* [Excerpted text]:
========================================================================
Syracuse basketball may find itself among a bunch of powerful teams playing within a non-conference bubble in Connecticut.
As the NCAA prepares to reveal the official start of the 2020-21 season in mid-September, media reports are emerging that Syracuse basketball could wind up in a non-conference bubble with numerous of the sport’s heavyweights in either November or December.
CBS Sports’ Jon Rothstein and Adam Zagoria, writing on forbes.com, are among those sending out tweets or publishing articles that speak to the Mohegan Sun Arena in Uncasville, Conn., as a potential destination for a non-conference bubble to host several pre-season tournaments, including the Gotham Classic, where the Orange is slated to face LSU out of the Southeastern Conference.
The original start date for the 2020-21 college basketball stanza is Nov. 10, however, Rothstein, Zagoria and others have indicated that Nov. 25 or Dec. 4 may become potential new kick-off dates for the upcoming term.
As Rothstein says in a tweet, a non-conference bubble at the Mohegan Sun Arena could feature, besides the ‘Cuse and LSU, a range of squads, such as Villanova, Baylor, Michigan, UConn, West Virginia, Florida, Purdue, N.C. State, Notre Dame and Georgia Tech.
Syracuse basketball and a host of other quality programs may reside in a non-conference bubble at the Mohegan Sun Arena.
========================================================================
* [Instruction]: List every specific date, given as a month and day, that appears in the article on Syracuse basketball.

* [Dataset entries]:
========================================================================
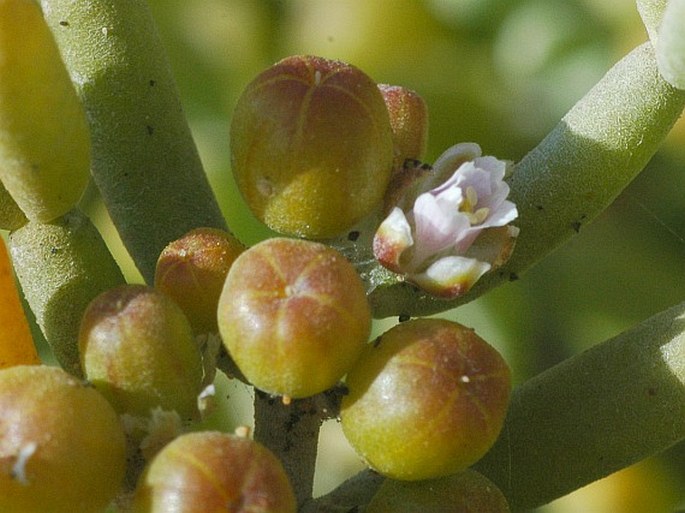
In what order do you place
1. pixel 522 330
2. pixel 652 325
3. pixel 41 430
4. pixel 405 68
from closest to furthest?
========================================================================
* [Reply to the exercise]: Nov. 10, Nov. 25, Dec. 4